Lì dove la polizia non arriva, ci pensa Google? La storia è destinata a far discutere e arriva dagli Stati Uniti. Un uomo di Houston in Texas è stato arrestato dopo che Mountain View ha mandato una segnalazione al National Center for Missing and Exploited Children segnalando fosse in possesso di materiale pedo pornografico.

“Io non posso sapere cosa quest’uomo abbia nella sua casella di posta. Google può”, ha dichiarato il detective che si è occupato del caso. Dopo che è arrivata la segnalazione il centro per i bambini scomparsi ha, a sua volta, allertato la polizia che ha usato le informazioni per aprire un’indagine. L’uomo era già segnalato per crimini sessuali e una ricerca più approfondita ha portato alla luce altro materiale pedo pornografico sul suo computers. Poi, l’arresto e la cauzione da 200 mila dollari.

 

La vicenda da un lato ha portato alla luce un elemento interessante. Da un lato la tecnologia permette di catturare questi criminali in modo più veloce ma dall’altro le nuove policy in materia di immagini sui minori aprono nuovi scenari sulla privacy degli utenti.

Google infatti di recente ha compiuto due passi importanti. Da  un lato ha dichiarato guerra alla pedofilia con una serie di modifiche sugli algoritmi, introducendo una nuova tecnologia che permette di individuare immagini e filmati (ne avevamo parlato qui) e dall’altro ha modificato le sue condizioni di utilizzo, avvertendo gli utenti che il contenuto dei servizi offerti da Google può essere tracciato. Ma non specifica né il tipo di contenuto, né il servizio nello specifico. Inoltre non fornisce indicazioni sul tipo di tecnologia usata per individuare il materiale pedo pornografico.

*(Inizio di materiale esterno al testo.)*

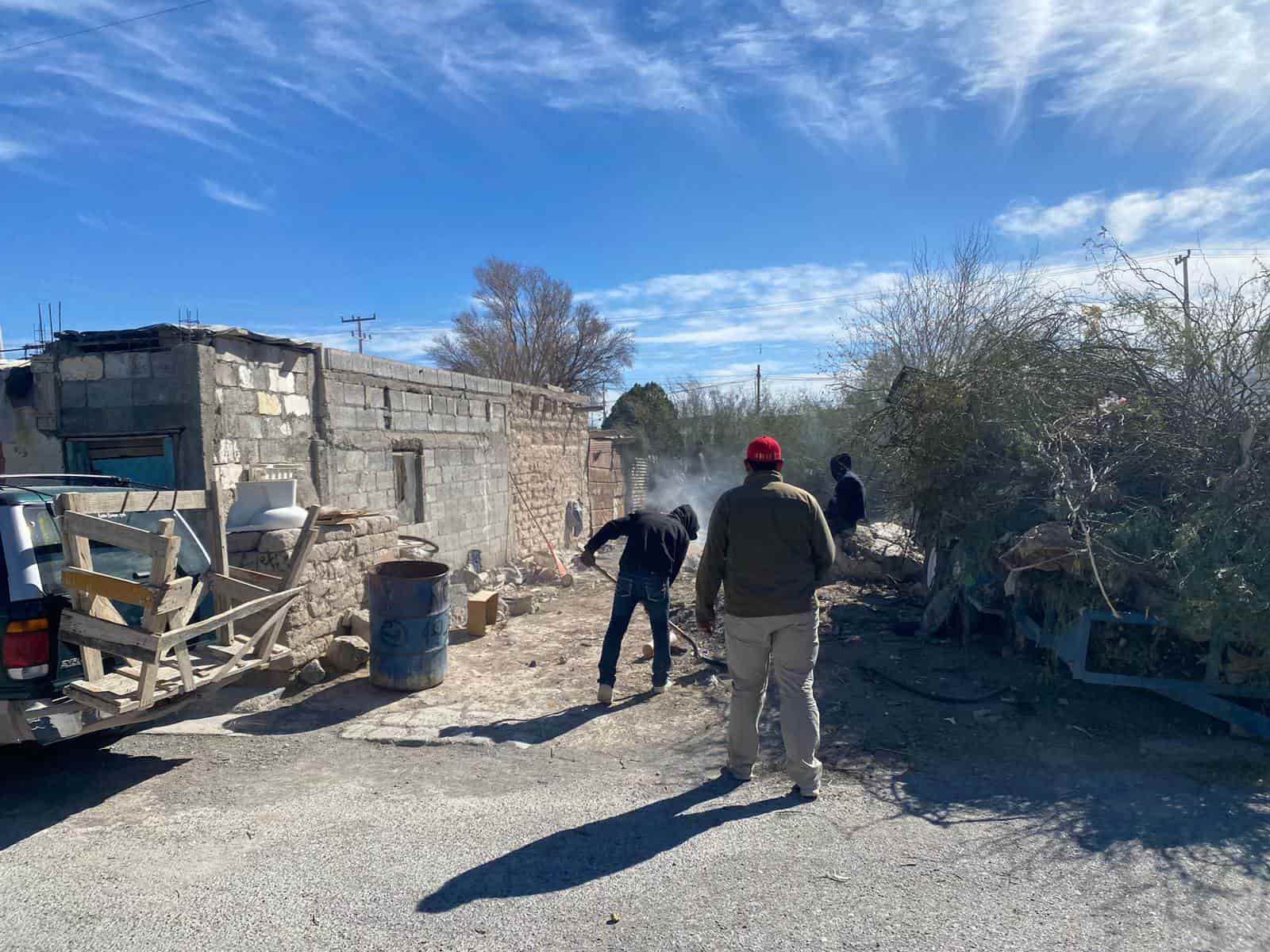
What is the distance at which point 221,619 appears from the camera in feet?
14.6

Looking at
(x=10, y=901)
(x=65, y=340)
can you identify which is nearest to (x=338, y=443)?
(x=65, y=340)

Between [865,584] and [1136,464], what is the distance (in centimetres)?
410

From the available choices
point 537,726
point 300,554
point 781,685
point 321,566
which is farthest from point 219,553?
point 781,685

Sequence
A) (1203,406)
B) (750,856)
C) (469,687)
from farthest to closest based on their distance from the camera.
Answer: (469,687) → (1203,406) → (750,856)

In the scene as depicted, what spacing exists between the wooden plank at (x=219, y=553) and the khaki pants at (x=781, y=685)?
3268 mm

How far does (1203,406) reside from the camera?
18.0 ft

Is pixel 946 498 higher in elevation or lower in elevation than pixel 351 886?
higher

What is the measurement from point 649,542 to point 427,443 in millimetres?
5639

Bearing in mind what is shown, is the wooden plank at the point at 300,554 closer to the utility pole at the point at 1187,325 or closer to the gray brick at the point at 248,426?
the gray brick at the point at 248,426

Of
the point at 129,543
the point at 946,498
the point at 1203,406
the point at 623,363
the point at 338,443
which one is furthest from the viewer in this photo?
the point at 623,363

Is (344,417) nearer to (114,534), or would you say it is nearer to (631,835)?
(114,534)

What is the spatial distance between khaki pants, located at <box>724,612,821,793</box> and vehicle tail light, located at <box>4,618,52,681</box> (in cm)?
343

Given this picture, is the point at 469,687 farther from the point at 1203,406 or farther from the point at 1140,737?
the point at 1203,406

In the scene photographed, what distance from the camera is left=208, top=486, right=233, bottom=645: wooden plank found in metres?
5.18
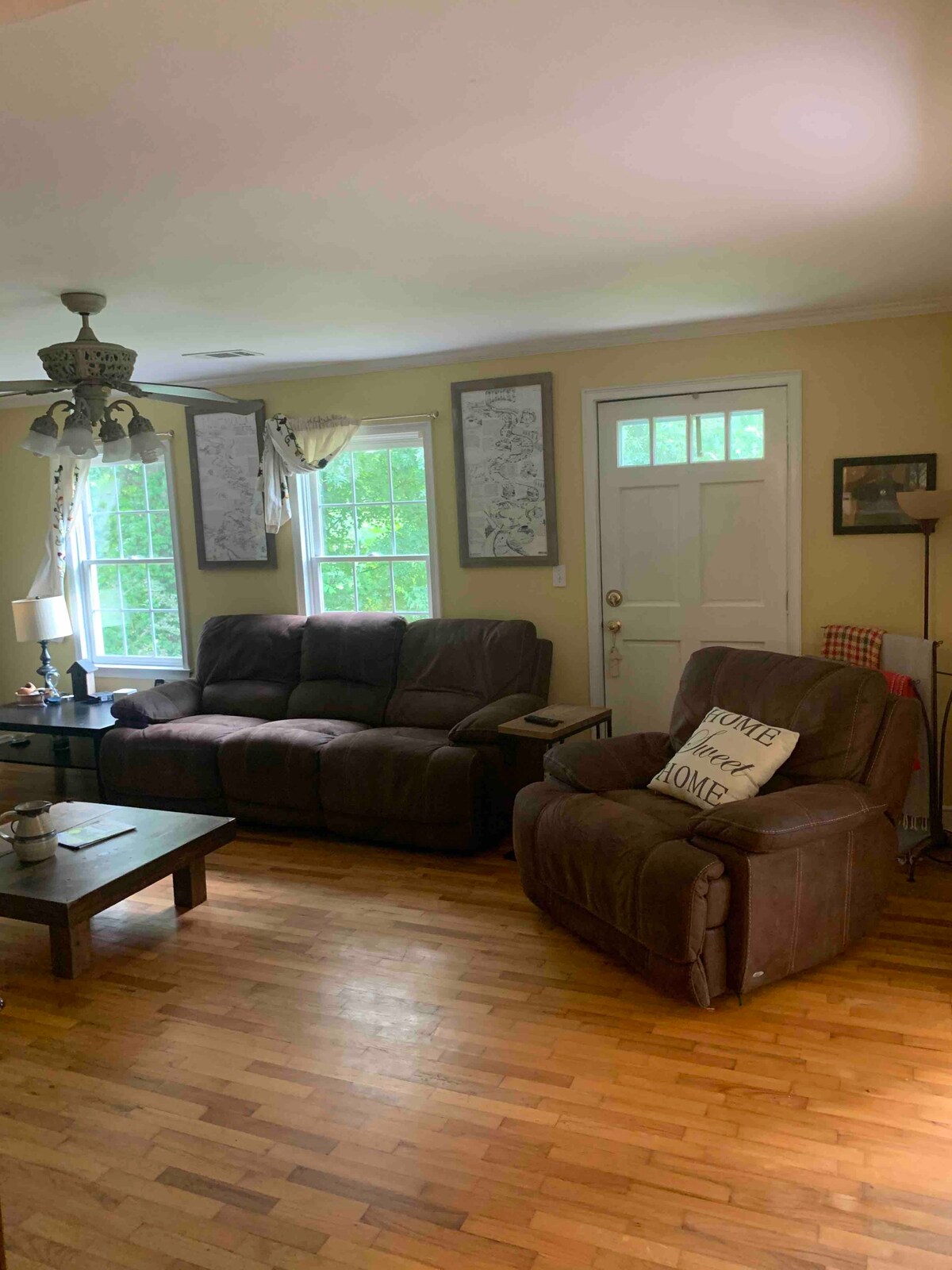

Cosa succede però se per sbaglio riceviamo, magari da un utente che nemmeno conosciamo, delle foto o dei video che ritraggono bambini? Corriamo il rischio di venire segnalati alle autorità? Probabilmente sì. Ma in realtà, come il caso di Houston dimostra, non è Google ad aprire le indagini. Mountain View si limita a segnalare l’account ad un istituto specializzato nella protezione dei minori che, a sua volta, se lo valuta opportuno, indica alle autorità l’opportunità di aprire un fascicolo. E negli Usa, così come nel resto del mondo, le autorità giudiziarie si trovano sempre di più a lavorare a stretto contatto con i colossi del tech.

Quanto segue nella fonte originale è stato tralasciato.